Start of Excerpt
When I started in data engineering, we used monolithic solutions to solve our problems. There was the ETL tool, the data warehouse (probably an SQL DB), and some reporting tool on top (or just plain MSSQL with SSIS, SSAS, SSRS 😂). Fast-forward to today, and we've gone from three components to fifteen or more, each more specialised than the last.
I won't lie; I've been part of this expansion. In one of my previous places, I advocated for specialised tools for specific problems. Need orchestration? Let's use Airflow! For transformations? dbt! Data quality assurance? Maybe Great Expectations would fit?! While each tool solves a specific problem exceptionally well, I've noticed a pattern recently—sometimes, too many tools create more problems than they solve.
The Problem
With the rise of the modern data stack, we've been building increasingly distributed architectures. Here's what I've observed in the field:
Onboarding time for new team members has increased dramatically
Debugging issues has become more complex as data passes through multiple systems
Integration points have become single points of failure
Teams spend more time maintaining infrastructure than delivering insights
In one of my previous places, we had a scenario where a simple pipeline modification required changes in five different systems. What should have taken hours took days because it involved so many specialised tools. This is not sustainable.
The Market Is Responding
The good news is that I'm not alone in recognising this problem. Recent market trends suggest a shift toward consolidation in data engineering tooling. In the 2024 State of Data Engineering report by lakeFS , one of the primary trends identified is the consolidation between categories happening in the data engineering space.
For example, Dagster now offers Dagster+, which includes a built-in catalogue, lineage, and data observability capabilities – functions that previously required separate tools (some of them exist in the open-source version too).
Similarly, Orchestra, a newer entrant to the market, emphasises this shift by consolidating "all the good bits of the data stack into a platform a data team of any size can use," specifically mentioning "No more Airflow, platform team kubernetes, monte carlo $100k p.a. nonsense". This suggests a growing recognition that the fragmented approach isn't working for many teams.
Airflow 3: Addressing Fragmentation
One of the most interesting developments in this space is the upcoming Airflow 3 release. According to recent information, Apache Airflow 3 represents one of the most significant architectural shifts in the project's history, focusing on consolidation and improved integration. A key component of this is the Task Execution Interface (AIP-72), which enables the evolution of Airflow into a client-server architecture.
End of Excerpt
Given task 1 >>
According to the essay on data engineering tools, which report identified consolidation between categories as one of its primary trends?
Given task 2 >>
Write out part of the essay on data engineering tools word for word. Begin at the words "The Problem" and stop after "is not sustainable.".
Given task 3 >>
Write what comes next in the essay on data engineering tools, picking up after its final sentence.
Start of Record extracts
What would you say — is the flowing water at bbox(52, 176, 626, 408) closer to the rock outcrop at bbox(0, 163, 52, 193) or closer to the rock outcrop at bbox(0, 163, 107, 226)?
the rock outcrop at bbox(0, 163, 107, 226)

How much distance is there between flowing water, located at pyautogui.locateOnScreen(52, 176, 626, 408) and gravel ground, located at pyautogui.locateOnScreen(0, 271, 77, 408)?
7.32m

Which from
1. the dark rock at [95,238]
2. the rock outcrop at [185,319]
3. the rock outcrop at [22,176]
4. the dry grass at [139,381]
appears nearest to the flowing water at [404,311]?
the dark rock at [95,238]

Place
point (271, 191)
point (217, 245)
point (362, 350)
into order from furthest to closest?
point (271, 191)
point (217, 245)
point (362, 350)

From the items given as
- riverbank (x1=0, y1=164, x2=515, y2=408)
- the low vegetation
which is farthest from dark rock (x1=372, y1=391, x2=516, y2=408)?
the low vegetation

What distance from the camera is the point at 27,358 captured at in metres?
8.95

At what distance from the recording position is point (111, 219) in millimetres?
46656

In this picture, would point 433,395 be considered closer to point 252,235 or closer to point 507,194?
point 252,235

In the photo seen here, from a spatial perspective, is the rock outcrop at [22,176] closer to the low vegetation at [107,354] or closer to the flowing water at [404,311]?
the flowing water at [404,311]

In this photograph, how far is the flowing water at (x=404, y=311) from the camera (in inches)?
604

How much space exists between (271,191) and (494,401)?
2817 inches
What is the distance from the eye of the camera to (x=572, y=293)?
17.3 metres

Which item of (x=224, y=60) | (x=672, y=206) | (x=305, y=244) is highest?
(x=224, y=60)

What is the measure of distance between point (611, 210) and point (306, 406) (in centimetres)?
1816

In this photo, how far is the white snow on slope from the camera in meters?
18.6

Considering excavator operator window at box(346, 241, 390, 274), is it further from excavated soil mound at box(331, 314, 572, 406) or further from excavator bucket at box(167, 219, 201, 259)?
End of Record extracts
Right answer 1 >>
The 2024 State of Data Engineering report by lakeFS.

Right answer 2 >>
The Problem
With the rise of the modern data stack, we've been building increasingly distributed architectures. Here's what I've observed in the field:
Onboarding time for new team members has increased dramatically
Debugging issues has become more complex as data passes through multiple systems
Integration points have become single points of failure
Teams spend more time maintaining infrastructure than delivering insights
In one of my previous places, we had a scenario where a simple pipeline modification required changes in five different systems. What should have taken hours took days because it involved so many specialised tools. This is not sustainable.

Right answer 3 >>
This architectural change is specifically designed to address several core issues with fragmentation:
Multi-language support: By incorporating a Task SDK approach, Airflow 3 will allow developers to write tasks in languages other than Python, reducing the need for separate tools for different language environments. This foundational feature enables multi-cloud deployments and multi-language support.
Unified security model: The new Task Execution Interface provides better isolation and security, addressing a key concern in fragmented systems where security models often differ across tools.
DAG Versioning: One of the most requested features in Airflow has been proper versioning support, which helps manage the complexity of distributed systems. DAG versioning ensures that a DAG will run through to completion based on the version at start, even if a new version has been uploaded while this DAG was being run.
Dagster: Rebundling the Data Platform
Dagster has taken a slightly different approach to addressing the fragmentation problem, but with a similar goal of consolidation. Their team explicitly articulated this vision in a blog post titled "Rebundling the Data Platform", arguing that "Having this many tools without a coherent, centralised control plane is lunacy, and a terrible endstate for data practitioners and their stakeholders".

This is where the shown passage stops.